Wenn du eine Frau bist, die andere Frauen datet und am liebsten ohne Männer-Anhängsel, darfst du es natürlich nervig finden von diesen Bi-Frauen auf Tinder angeschrieben zu werden. Das verstehe ich ziemlich gut. Aber diese Bi-Frauen sind trotzdem bisexuell, wenn das ihre verdammte Selbstbezeichnung ist!

3. Delegitimierung

Unter Delegitimierung von Bisexualität versteht Kenji Yoshino, dass zwar die Existenz der sexuellen Orientierung und die Existenz von bi+ Personen anerkannt, aber mit einem Stigma belegt wird, wie Untreue, fehlende Loyalität, Übertragung von Geschlechtskrankheiten (und was sonst alles zu Slutshaming dazu gehört). Bisexualität als Symptom für psychische Krankheiten zu werten (was bei Diagnosen wie der Borderline-Persönlichkeitsstörung gemacht wurde) ist ebenfalls eine Form der Delegitimierung .

Besonders ironisch wird das Thema psychische Gesundheit in Anbetracht der hohen Zahlen von Bisexuellen mit psychischen Krankheiten: Nein, meine Orientierung ist kein „Symptom“, aber vielleicht ist genau bei dieser Bifeindlichkeit die Ursache für einige meiner psychischen Probleme zu suchen?

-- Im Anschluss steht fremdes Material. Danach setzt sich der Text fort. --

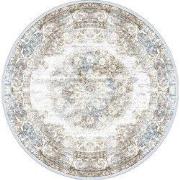 Vloerkleed Viola Taupe - Rond ø200 cm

Die Delegitimierung von Bisexualität hängt auch mit Homofeindlichkeit zusammen, schließlich wird in dieser Gesellschaft alles abgewertet, was nicht der Heteronorm entspricht. Aber das ist nicht der einzige Grund: Dass Bisexuellen Zerrissenheit, Unreife, Promiskuität oder Verwirrtheit unterstellt wird, ist ein wesentlicher Teil davon.

Ich finde Kenji Yoshinos Beobachtungen sehr interessant, um bifeindliche Mechanismen besser zu verstehen. „The Epistemic Contract of Bisexual Erasure“ ist aber ein weitaus komplexeres Werk und dieser Blogpost nur ein klitzekleiner Bruchteil seiner Erkenntnisse. Man merkt am Sprachstil, dass er Jurist ist – es ist also keine leichte Kost, aber definitiv einen Blick wert!